Borsonella diegensis is a species of sea snail, a marine gastropod mollusk in the family Borsoniidae.

==Description==
Length of four whorls, 15.0 mm; of body whorl, 12.5 mm; of aperture, 9.5 mm; max. diam. 8.0 mm.

(Original description) The small shell is stout, solid, decollate, with a whitish substratum and strong olivaceous periostracum. The four remaining whorls are closely coiled and have the aperture longer than the remaining portion of the spire.

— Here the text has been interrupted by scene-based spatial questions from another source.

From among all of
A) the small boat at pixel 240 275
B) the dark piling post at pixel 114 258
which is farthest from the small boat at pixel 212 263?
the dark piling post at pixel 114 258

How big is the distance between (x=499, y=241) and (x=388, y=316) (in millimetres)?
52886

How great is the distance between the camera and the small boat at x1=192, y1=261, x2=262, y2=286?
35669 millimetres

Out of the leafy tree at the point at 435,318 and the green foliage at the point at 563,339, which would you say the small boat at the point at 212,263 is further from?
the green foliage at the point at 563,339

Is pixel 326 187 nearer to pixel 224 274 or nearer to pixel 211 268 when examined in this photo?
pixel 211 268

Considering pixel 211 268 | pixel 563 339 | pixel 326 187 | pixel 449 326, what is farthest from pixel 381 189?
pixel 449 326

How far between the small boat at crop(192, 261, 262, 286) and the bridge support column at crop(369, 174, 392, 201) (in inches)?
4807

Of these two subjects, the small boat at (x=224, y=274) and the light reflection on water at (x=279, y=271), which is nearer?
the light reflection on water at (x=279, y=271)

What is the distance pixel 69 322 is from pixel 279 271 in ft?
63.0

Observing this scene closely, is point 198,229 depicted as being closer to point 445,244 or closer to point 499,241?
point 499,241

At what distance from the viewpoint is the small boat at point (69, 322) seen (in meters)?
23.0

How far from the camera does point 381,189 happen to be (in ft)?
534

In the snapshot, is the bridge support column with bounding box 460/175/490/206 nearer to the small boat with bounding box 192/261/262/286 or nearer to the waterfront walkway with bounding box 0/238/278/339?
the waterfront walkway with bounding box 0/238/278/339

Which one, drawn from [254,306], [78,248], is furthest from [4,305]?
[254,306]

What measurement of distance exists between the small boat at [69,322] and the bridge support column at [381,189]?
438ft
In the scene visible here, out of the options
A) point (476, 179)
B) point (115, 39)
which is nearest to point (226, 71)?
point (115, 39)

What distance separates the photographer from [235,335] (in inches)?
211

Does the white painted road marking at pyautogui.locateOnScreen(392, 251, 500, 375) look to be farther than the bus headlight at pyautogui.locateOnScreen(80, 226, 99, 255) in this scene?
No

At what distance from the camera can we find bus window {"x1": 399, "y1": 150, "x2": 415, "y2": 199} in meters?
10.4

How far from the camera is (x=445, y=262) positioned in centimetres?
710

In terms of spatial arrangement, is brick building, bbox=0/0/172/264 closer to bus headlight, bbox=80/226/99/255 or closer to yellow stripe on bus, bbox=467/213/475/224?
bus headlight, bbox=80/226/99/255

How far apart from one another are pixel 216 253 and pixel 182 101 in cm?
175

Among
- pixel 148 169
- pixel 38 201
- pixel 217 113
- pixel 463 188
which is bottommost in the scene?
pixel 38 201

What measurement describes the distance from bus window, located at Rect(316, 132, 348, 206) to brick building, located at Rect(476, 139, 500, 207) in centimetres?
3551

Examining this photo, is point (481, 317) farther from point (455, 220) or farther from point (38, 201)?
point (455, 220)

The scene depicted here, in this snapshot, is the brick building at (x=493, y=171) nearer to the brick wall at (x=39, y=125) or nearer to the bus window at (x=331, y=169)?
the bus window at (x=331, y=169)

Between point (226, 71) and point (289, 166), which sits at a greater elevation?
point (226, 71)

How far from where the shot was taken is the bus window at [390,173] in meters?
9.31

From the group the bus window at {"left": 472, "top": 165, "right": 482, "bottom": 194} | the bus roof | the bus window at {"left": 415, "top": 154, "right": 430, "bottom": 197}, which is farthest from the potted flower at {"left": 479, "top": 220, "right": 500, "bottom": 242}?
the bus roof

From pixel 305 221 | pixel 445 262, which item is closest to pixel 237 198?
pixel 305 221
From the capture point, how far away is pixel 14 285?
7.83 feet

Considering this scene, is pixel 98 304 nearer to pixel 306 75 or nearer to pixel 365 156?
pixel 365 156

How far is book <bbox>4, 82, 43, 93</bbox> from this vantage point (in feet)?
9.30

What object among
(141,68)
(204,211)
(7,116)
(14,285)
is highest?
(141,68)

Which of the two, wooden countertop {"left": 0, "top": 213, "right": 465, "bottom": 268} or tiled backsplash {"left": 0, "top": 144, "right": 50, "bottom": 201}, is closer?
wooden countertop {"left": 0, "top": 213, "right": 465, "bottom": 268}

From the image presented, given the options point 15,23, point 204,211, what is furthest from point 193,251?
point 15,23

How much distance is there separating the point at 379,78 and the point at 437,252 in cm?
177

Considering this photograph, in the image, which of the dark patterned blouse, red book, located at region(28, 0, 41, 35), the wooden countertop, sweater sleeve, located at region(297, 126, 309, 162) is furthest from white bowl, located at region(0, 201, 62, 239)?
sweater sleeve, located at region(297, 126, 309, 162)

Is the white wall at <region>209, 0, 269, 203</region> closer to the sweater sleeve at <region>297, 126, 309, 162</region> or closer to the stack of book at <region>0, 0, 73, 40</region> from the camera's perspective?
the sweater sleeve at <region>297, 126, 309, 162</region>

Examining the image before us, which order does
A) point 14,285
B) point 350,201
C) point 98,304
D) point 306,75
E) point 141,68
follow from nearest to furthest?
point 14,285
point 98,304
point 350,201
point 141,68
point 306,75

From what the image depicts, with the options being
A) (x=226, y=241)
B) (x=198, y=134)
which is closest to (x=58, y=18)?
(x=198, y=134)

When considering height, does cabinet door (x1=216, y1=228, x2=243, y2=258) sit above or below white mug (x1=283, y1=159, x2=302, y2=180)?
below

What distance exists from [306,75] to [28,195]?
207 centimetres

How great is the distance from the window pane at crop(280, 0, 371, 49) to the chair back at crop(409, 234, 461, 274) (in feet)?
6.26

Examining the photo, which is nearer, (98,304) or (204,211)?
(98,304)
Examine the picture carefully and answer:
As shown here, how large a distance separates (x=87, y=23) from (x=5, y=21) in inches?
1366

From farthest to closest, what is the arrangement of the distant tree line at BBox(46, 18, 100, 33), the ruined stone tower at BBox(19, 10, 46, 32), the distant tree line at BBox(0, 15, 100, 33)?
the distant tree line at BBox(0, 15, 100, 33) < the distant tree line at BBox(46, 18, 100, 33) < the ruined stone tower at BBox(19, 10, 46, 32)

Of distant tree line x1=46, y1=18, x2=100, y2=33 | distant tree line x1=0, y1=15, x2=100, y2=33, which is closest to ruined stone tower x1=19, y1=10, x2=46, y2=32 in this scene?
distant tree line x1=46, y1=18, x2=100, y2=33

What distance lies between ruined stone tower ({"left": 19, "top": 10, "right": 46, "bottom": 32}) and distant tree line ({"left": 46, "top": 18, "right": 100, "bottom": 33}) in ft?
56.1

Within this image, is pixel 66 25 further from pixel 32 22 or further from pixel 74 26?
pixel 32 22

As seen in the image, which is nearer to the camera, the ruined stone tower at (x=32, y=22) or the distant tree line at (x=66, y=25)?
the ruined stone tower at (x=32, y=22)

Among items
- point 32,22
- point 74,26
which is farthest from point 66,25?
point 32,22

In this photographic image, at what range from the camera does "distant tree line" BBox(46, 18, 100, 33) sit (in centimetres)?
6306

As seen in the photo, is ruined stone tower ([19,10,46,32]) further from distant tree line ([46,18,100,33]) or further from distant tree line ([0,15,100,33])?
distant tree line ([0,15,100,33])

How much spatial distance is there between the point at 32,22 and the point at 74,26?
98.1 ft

The sculpture consists of a strong spiral keel, peripheral on the spire with more or less nodulation (in cue
specimen with fifteen small nodules on the penultimate whorl, but none on the body whorl; another has them obsolete on the spire), stronger on the earlier whorls when present, an obscure ridge in front of the suture, stronger on the earlier whorls. There is a faint spiral striation on the anal fasciole between the ridge and the keel. The whole surface is covered with a microscopic, close, impressed, vermicular network of fine lines anastomosing in every direction. On the body whorl the keel is well above the periphery. The base of the shell is evenly rounded. The aperture is ample. The anal sulcus at the suture is wide and deep. The thin outer lip is arcuately produced. The columellar lip is smooth, with a glaze of callus. The plication on the proximal part of the columella lags behind the aperture. The siphonal canal is very wide and short and has an obsolete fasciole.

==Distribution==
This species occurs in the Pacific Ocean off California.